The Swift programming language team has announced its library for idiomatic interfaces is now open source. Swift System was first introduced in June for Apple platforms. It provides idiomatic interfaces to system calls and low-level types. As part of the announcement, it now includes Linux support. 

“Most operating systems today support some flavor of system interfaces written in C that have existed for decades. While it is possible to use these APIs directly from Swift, these weakly-typed system interfaces imported from C can be error-prone and unwieldy,” Michael Ilseman, a engineer on the Swift Standard library team at Apple, wrote in a blog post.

The weakly-typed functions fail to utilize the expressivity and type safety of Swift because the semantic rules aren’t captured in the API’s signature, preventing the programming language from guiding the user towards correct usage of the API, according to Ilseman. 

Meanwhile, the ‘System’ module utilizes these various language features to bear expressivity and eliminate many opportunities for error. 

For example, ‘System’ defines the open system call as a static function with default arguments in the FileDescriptor namespace.

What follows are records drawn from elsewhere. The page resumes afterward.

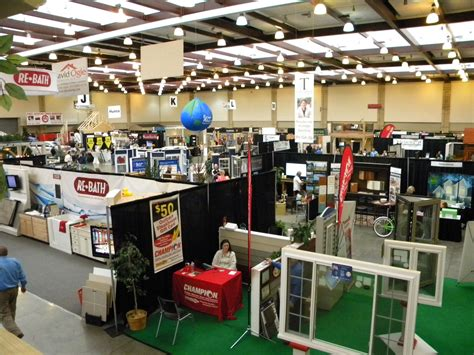 The Home Design And Remodeling Show : Hbagc Tri-state Home Show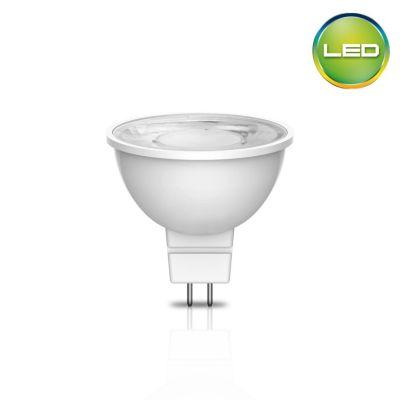 Foco Led GU5.3 4W Luz Cálida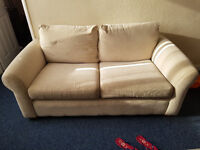 White DFS Sofas 3 spaces in Very Good Conditions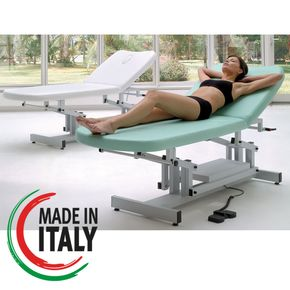 Lettino professionale per massaggio estetico e trattamenti viso/corpo misura 204x77 con dispositivo di sollevamento elettrico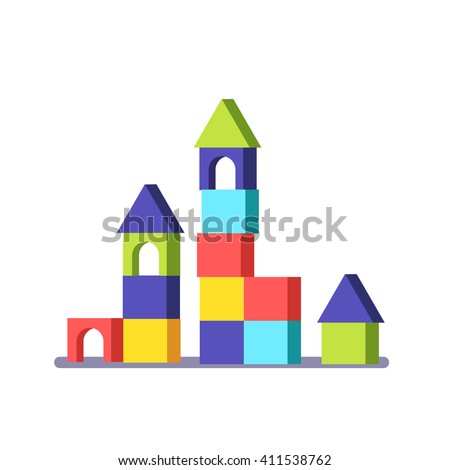 Wooden block building game castle. Modern flat vector illustration clipart.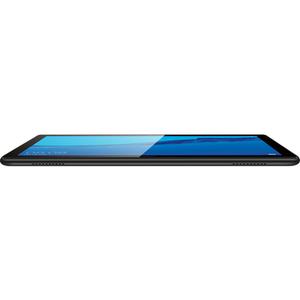 "Huawei Mediapad T5 10"" - zwart - WiFi"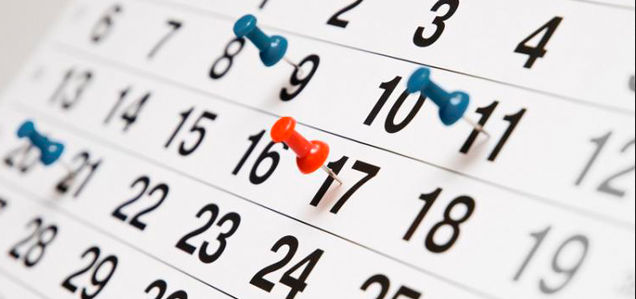 plany startowe na 2017 czyli OZD albo ciepłe kapcie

Mainly, System pervasively uses raw representable structs and option sets and the strong types help catch mistakes at compile time. Also, errors are thrown using the standard language mechanism and cannot be missed. 

Last but not least, ‘FilePath’ is a managed, null-terminated bag-of-bytes that conforms to ‘ExpressibleByStringLiteral’ — far safer to work with than a ‘UnsafePointer<CChar>.’

Swift’s immediate goal is to simplify building cross-platform libraries and applications such as SwiftNIO and the Swift Package Manager. This will include enhancements to FilePath and adding support for the recently announced Swift on Windows.